I’m writing this simply as a record of what I believe to be background history of the Avalanche consensus protocol. It may be of interest to some people.
In 2016, Amaury gave the talk A Journey to the Moon, Bitcoin as a World Currency. Since even before then, he was intellectually possessed with how to spread out consensus work over time. Currently, Bitcoin requires fast validation of blocks once received, in order to maintain network incentives. However, in order to scale efficiently this work must be spread out consistently over time.
From the time I started working on Bitcoin Cash, we often spoke of this subject, and he had sent me a video regarding the “avalanching” process in Ripple’s consensus mechanism. Their mechanism is efficient, but requires permissioned nodes for it to work. Now, I had been interested in statistically based consensus protocols since working at Apcera, as they are more efficient and faster than RAFT and Paxos. I was working on these ideas as alternative to RAFT for our state store – though I never implemented them in practice. Ripple uses a similar, but different, mechanism to what I was working on for Apcera and within a different context.
The basic premise of a statistical consensus protocol is to sample or broadcast a state to a large enough subset of nodes such that via hypergeometric relationships, you can ensure that the network will come to consensus within a specific amount of time. This is well-known statistics usually applied to quality assurance in manufacturing, and to my knowledge were not applied previously to network protocols. The fundamental concept is that nodes with incorrect state are like damaged products.
In March of 2018, I discussed this idea with Amaury. In order to avoid a permissioned network, the idea was to estimate the total node count in the network via other statistical tools, and then use that to decide how many to sample for an estimate of state (a quorum). If the estimate had an uncertainty that was too high this quorom would be thrown out, a new one picked, and the process repeated. Amaury liked the idea, but we did not finalize a particular protocol as there were concerns about network overhead, and how to apply it to only doublespends. This was shortly before the the Satoshi Vision conference in Tokyo where Emin Gün Sirer was present.
In Tokyo, Emin, Amaruy, and I met privately to discuss this idea, as well as a few others. On May 16th of 2018, the paper Snowflake to Avalanche: A Novel Metastable Consensus Protocol Family for Cryptocurrencies was published by “Team Rocket.” (Who were the sworn enemies of Satoshi in the Pokémon series). Emin, to my knowledge, was the first person to vote that this paper had been anonymously posted on IPFS. My personal belief is that Emïn is the originator of the paper. That after out conversations he went back to his lab and had grad students write the paper – either with participation of Amaury or otherwise. I was not invited to assist in this process.
The exact protocol is not identical, but is in practice the same as what was discussed. Sybil resistance, I don’t believe, is necessary and is not part of the protocol I discussed with Amaury. Sybil resistence comes from the same ideas as Bitcoin: One node, one vote. If only a subset of nodes participate in voting by using a staking protocol, a sufficient non-staked set of nodes and censor signed votes just like they can on Bitcoin. Again, like the Bitcoin consensus protcol, a sybil attack on Avalanche only lets you censor transactions, it does not allow you to create invalid states.

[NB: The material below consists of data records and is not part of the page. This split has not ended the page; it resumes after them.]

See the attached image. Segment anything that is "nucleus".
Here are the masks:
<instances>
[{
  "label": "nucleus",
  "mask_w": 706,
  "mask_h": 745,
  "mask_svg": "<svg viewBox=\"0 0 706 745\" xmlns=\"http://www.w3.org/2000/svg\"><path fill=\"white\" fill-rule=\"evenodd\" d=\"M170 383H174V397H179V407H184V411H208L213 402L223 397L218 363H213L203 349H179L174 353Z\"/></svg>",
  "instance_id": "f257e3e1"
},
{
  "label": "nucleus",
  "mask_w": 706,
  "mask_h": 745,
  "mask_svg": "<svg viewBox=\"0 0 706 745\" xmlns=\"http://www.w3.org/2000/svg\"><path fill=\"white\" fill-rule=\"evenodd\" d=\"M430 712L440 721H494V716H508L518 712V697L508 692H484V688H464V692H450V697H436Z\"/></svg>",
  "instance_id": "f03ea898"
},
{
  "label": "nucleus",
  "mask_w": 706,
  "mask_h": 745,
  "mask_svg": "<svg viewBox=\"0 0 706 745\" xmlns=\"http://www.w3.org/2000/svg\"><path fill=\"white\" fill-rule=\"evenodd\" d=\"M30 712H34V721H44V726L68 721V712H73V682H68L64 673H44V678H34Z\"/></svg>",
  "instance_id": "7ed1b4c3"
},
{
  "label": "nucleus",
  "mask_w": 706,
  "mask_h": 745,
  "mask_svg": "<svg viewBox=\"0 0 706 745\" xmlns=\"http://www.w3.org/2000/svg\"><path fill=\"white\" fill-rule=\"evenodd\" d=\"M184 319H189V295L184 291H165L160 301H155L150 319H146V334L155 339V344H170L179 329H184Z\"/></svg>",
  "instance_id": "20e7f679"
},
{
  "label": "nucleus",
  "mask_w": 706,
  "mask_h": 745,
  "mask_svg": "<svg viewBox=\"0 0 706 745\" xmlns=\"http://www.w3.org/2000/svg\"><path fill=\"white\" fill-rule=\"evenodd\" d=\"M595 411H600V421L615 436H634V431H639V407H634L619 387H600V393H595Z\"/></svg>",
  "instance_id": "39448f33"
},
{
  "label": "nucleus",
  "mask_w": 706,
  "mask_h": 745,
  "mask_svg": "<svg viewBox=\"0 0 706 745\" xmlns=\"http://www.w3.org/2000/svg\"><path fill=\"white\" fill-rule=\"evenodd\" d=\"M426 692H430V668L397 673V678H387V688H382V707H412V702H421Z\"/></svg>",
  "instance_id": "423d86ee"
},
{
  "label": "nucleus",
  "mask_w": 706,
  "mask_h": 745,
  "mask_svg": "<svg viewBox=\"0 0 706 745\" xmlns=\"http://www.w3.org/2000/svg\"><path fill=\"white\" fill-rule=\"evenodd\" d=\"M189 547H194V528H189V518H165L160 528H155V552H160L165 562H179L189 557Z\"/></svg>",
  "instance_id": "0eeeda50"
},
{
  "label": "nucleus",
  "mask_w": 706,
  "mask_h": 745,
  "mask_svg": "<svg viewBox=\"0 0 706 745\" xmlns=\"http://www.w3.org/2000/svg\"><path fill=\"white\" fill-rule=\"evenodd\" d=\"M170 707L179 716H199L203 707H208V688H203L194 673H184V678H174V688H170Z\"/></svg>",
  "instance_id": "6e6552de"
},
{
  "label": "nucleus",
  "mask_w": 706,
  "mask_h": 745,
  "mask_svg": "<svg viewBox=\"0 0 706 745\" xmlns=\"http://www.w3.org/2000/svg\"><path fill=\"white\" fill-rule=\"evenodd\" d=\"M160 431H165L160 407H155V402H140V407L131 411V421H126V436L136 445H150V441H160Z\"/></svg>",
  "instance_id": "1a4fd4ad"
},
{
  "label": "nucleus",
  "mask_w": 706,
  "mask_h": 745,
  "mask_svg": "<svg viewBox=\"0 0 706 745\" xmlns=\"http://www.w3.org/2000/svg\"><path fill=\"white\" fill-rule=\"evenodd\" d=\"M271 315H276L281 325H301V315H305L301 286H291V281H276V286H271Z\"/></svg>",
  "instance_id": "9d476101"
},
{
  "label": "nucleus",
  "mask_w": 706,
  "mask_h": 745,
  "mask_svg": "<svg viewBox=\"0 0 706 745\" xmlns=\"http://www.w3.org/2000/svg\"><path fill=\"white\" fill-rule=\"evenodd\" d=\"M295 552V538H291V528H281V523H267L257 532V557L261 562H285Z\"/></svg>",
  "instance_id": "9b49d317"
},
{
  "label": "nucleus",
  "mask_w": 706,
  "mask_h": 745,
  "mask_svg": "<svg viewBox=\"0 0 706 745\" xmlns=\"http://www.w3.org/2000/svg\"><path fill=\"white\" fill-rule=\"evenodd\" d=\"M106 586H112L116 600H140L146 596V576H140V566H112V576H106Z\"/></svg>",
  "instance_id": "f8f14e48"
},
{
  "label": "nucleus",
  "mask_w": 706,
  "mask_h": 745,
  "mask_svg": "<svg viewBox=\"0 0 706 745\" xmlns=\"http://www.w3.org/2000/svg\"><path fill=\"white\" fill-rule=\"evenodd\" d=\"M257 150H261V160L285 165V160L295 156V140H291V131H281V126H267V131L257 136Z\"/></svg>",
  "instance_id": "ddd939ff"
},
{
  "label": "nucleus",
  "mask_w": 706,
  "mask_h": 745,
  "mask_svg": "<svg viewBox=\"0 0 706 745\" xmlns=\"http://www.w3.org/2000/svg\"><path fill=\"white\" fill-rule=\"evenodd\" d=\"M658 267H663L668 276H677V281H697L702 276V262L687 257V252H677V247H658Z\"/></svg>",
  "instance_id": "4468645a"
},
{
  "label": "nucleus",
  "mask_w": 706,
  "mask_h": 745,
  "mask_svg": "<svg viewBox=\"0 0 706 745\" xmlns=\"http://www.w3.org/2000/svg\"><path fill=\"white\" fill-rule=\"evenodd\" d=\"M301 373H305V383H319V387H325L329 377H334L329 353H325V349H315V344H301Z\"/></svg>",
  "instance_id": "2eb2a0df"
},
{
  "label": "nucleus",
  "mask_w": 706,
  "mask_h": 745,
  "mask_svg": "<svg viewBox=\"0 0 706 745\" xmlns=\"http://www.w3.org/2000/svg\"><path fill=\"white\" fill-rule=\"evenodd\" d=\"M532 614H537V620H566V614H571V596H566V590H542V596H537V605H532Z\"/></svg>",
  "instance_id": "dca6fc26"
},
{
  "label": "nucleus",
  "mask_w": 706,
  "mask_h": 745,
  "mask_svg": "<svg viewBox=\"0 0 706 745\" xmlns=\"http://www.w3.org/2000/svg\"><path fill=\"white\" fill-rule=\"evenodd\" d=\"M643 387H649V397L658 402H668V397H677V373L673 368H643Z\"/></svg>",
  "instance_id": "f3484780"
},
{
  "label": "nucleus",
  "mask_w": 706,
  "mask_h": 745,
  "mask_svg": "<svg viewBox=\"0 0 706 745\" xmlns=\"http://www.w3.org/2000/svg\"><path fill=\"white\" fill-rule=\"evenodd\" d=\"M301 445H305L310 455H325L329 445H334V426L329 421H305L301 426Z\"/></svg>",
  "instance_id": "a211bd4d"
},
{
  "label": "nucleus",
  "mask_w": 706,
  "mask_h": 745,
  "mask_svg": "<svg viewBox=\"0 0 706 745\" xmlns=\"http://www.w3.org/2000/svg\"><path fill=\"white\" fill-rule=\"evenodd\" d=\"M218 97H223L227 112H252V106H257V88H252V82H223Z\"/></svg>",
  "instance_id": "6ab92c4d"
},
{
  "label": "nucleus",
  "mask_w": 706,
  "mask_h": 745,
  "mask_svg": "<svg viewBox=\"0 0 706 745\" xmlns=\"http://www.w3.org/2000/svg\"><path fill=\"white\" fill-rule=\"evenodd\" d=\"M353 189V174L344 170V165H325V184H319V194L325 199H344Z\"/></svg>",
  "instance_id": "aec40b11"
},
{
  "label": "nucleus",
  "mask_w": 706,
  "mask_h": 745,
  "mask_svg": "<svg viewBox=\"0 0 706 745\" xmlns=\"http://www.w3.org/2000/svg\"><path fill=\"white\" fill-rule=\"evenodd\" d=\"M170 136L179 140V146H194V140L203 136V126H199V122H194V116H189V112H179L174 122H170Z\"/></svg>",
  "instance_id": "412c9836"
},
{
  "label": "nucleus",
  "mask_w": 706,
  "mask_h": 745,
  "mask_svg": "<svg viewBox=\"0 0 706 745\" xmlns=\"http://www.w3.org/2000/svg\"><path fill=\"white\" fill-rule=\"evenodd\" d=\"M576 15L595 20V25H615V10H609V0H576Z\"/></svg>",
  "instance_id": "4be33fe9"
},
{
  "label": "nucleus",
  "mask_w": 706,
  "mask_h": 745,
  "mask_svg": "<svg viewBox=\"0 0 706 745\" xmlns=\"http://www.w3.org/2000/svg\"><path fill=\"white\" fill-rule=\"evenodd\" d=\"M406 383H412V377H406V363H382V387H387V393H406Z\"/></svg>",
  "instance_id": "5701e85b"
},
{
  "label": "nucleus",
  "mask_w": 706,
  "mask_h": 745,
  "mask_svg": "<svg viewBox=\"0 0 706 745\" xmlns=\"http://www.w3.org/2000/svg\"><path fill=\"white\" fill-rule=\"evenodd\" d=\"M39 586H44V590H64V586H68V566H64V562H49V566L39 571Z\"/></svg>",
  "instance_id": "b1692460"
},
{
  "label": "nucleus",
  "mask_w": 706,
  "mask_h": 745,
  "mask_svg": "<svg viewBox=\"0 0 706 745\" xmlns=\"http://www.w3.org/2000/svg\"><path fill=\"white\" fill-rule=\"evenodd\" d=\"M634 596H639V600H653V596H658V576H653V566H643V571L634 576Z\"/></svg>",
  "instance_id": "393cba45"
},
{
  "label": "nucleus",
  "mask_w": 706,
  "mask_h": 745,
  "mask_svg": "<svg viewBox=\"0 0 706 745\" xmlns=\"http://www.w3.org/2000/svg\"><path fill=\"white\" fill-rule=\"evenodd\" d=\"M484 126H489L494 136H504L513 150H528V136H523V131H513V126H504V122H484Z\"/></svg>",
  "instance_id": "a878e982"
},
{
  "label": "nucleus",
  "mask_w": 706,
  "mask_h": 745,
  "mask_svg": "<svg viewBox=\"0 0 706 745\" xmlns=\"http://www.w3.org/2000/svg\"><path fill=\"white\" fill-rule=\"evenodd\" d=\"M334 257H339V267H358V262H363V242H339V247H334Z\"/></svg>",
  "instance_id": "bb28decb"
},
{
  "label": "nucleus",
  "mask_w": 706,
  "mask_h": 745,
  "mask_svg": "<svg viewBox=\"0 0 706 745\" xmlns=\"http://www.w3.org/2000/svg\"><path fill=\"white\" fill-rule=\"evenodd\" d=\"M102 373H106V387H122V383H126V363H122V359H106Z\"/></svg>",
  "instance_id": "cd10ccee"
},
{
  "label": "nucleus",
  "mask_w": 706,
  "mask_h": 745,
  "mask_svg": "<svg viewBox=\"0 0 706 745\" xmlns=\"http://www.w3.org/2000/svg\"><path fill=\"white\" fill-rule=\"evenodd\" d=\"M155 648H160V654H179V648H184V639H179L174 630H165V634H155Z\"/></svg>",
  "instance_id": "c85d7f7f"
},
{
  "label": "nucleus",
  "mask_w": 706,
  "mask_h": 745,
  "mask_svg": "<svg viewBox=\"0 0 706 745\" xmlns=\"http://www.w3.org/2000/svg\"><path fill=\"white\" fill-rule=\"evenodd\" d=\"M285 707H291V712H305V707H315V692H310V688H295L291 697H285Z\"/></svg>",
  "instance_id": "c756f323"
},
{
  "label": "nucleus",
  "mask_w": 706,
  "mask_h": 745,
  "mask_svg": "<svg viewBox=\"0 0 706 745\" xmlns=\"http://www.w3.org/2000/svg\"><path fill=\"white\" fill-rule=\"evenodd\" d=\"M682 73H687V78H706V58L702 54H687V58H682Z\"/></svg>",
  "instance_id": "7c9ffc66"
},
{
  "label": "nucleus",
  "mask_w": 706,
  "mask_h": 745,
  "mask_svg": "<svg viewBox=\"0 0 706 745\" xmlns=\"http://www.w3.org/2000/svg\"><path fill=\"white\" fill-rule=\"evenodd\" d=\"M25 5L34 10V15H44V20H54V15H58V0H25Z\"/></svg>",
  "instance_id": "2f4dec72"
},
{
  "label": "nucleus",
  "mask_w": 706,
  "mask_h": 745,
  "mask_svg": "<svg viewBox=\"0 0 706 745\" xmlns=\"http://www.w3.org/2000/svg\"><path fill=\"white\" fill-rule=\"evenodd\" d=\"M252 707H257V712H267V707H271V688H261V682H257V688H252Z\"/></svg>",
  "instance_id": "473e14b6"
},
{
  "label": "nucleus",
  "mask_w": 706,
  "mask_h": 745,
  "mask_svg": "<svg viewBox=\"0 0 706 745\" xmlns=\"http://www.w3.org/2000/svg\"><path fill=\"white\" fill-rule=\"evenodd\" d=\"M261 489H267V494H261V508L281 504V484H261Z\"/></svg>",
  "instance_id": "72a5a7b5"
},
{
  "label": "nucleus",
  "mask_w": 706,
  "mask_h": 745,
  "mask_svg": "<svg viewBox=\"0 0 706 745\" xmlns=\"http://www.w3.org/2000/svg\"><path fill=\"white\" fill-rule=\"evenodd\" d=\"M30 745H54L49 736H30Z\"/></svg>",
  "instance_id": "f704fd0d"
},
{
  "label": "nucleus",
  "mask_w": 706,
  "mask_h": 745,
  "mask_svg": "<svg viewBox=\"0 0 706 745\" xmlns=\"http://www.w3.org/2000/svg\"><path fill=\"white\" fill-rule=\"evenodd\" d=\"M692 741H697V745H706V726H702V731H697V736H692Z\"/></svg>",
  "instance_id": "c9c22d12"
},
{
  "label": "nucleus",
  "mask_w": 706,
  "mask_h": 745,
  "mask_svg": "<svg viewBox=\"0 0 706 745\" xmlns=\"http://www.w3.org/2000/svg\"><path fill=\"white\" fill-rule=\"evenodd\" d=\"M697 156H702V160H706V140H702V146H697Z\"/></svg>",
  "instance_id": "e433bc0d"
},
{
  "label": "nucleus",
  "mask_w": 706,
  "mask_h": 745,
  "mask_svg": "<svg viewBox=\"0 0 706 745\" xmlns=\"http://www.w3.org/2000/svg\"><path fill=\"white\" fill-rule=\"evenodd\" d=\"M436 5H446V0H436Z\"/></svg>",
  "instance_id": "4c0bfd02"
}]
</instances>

Now, whomever wrote the Avalanche paper deserves credit for introducing the academic and mathematical rigor I would not have otherwise bothered with. It’s disappointing to me that I was (assuming my assertions are correct) not invited to participate in writing this paper, and enabled to gain useful experience. This seems to be common practice within academia, and has happened to me before.
I am also not a fan of Avalanche as a stand alone cryptocurrency consensus protocol. It lacks a way to provide fair coin distribution. Proof of Work has a rightful place in making scarce digital resources. I also believe that Avalanche, as specified will suffer from large bandwidth requirements. Confirming each transaction takes around 2kb in network traffic. This is significantly more overhead than the Bitcoin network. Additionally, to my knowledge the problem of using Avalanche only on double spends is still unsolved – prohibiting the potential to save bandwidth through that mechanism.